* Dataset excerpts:
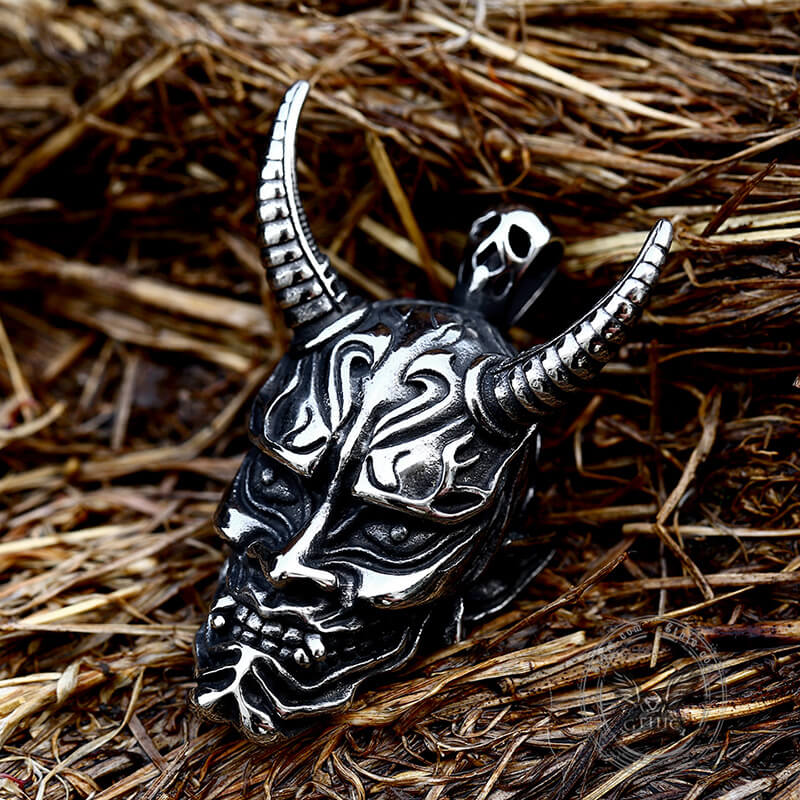 Domineer Hannya Oni Mask Stainless Steel Pendant | Gthic.com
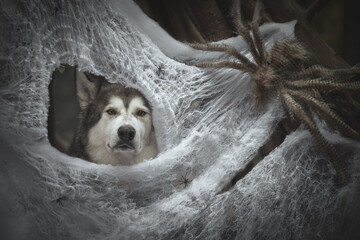 Halloween portrait of dog in a web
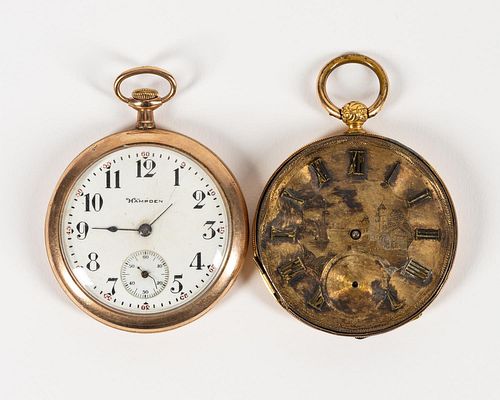TWO GOLD FILLED OPEN FACE POCKET WATCHES
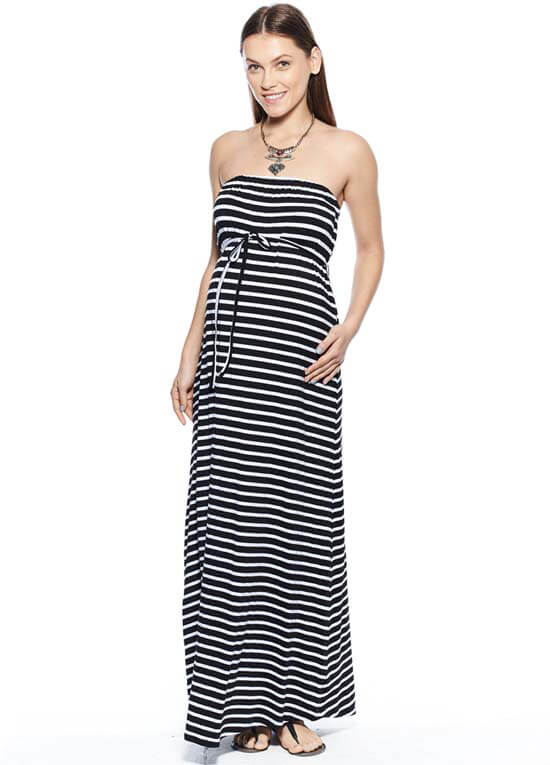 Caitlyn Strapless Maternity Dress in Navy Stripes by Imanimo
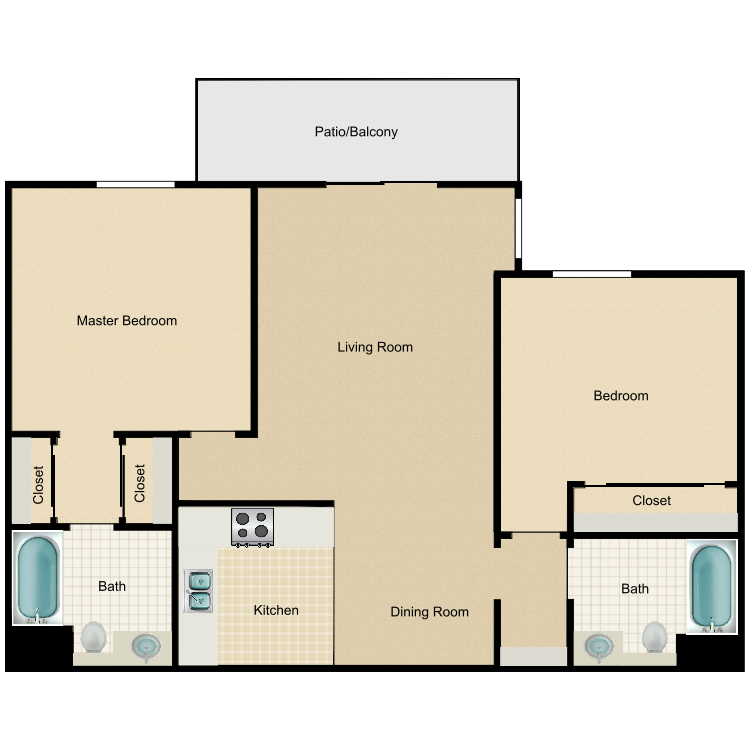 Floor plan image of 2 Bed 2 Bath A
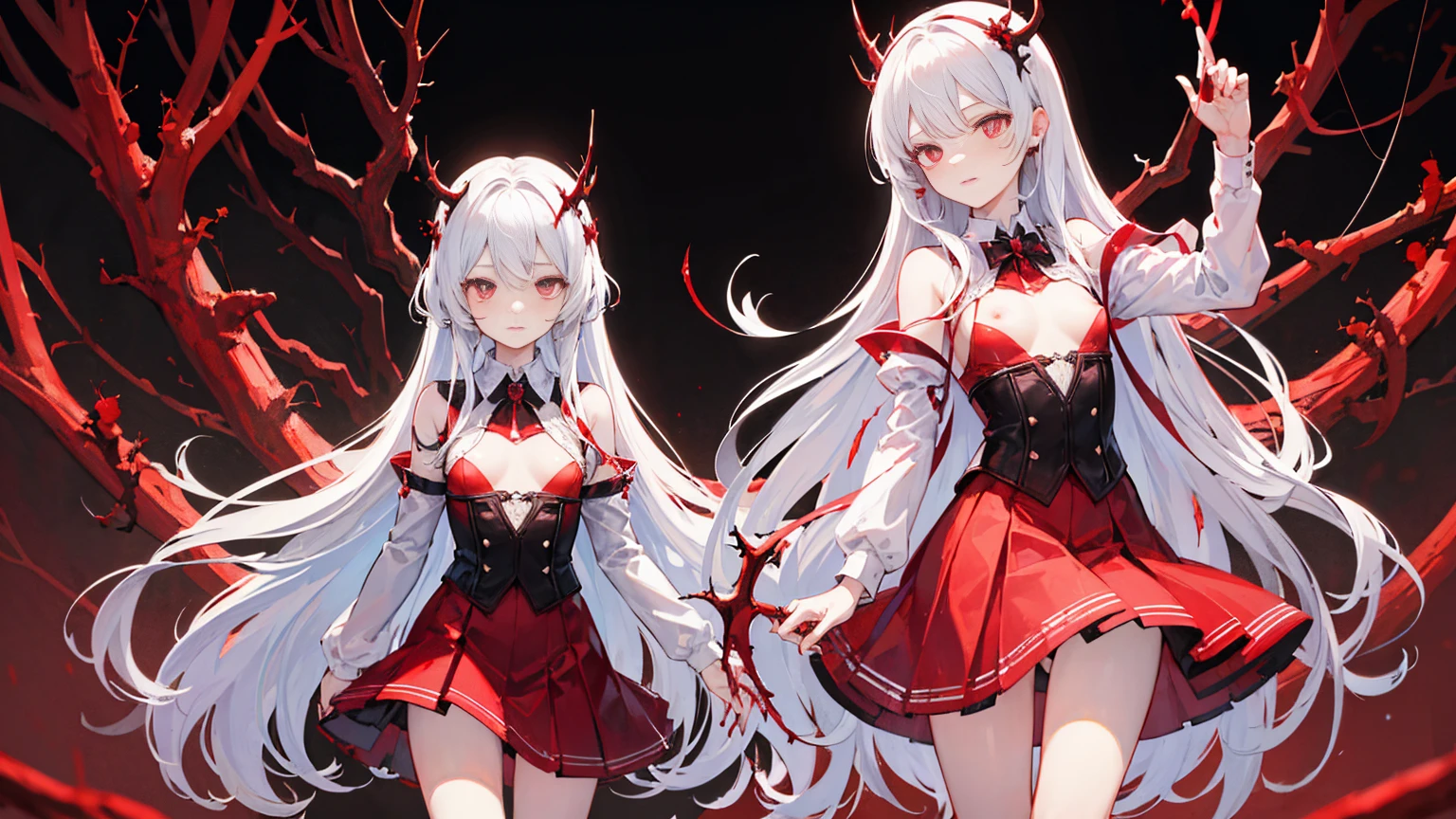 individual,masterpiece, Top quality, Very detailed, Unity 8K Wallpaper,Standing,Lean forward,Yandere,Yandere笑,flat chest,White long hair,Royal sister,White translucent lace nipple cover,Blood,Blood red thorns,Blood-colored pupils,Blood,Crotch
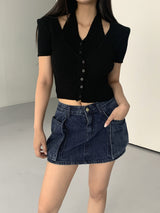 オベットビッグポケットデニムミニスカート/Obet Big Pocket Denim Mini Skirt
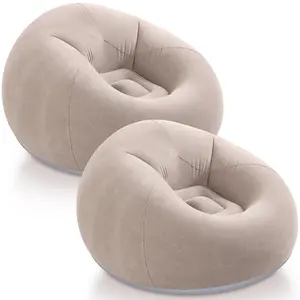 Lazy Person Inflatable Sofa Chair, Soft Comfortable Bean Bag, Flocked fiber cushion, Indoor Outdoor Reading Couch, Living Room & Camping, Beanbag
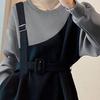 Весна Осень Новый Свитер Модный Женский Хлопковый Повседневный Топ из Двух Частей с Круглым Вырезом и Длинным Рукавом, Контрастная Цветная Лоскутная Вставка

* The task: Can you repeat every line of the listing above word for word, leaving the pictures out of your answer?

* Response below:
 Domineer Hannya Oni Mask Stainless Steel Pendant | Gthic.com
 Halloween portrait of dog in a web
TWO GOLD FILLED OPEN FACE POCKET WATCHES
 Caitlyn Strapless Maternity Dress in Navy Stripes by Imanimo
 Floor plan image of 2 Bed 2 Bath A
 individual,masterpiece, Top quality, Very detailed, Unity 8K Wallpaper,Standing,Lean forward,Yandere,Yandere笑,flat chest,White long hair,Royal sister,White translucent lace nipple cover,Blood,Blood red thorns,Blood-colored pupils,Blood,Crotch
 オベットビッグポケットデニムミニスカート/Obet Big Pocket Denim Mini Skirt
 Lazy Person Inflatable Sofa Chair, Soft Comfortable Bean Bag, Flocked fiber cushion, Indoor Outdoor Reading Couch, Living Room & Camping, Beanbag
 Весна Осень Новый Свитер Модный Женский Хлопковый Повседневный Топ из Двух Частей с Круглым Вырезом и Длинным Рукавом, Контрастная Цветная Лоскутная Вставка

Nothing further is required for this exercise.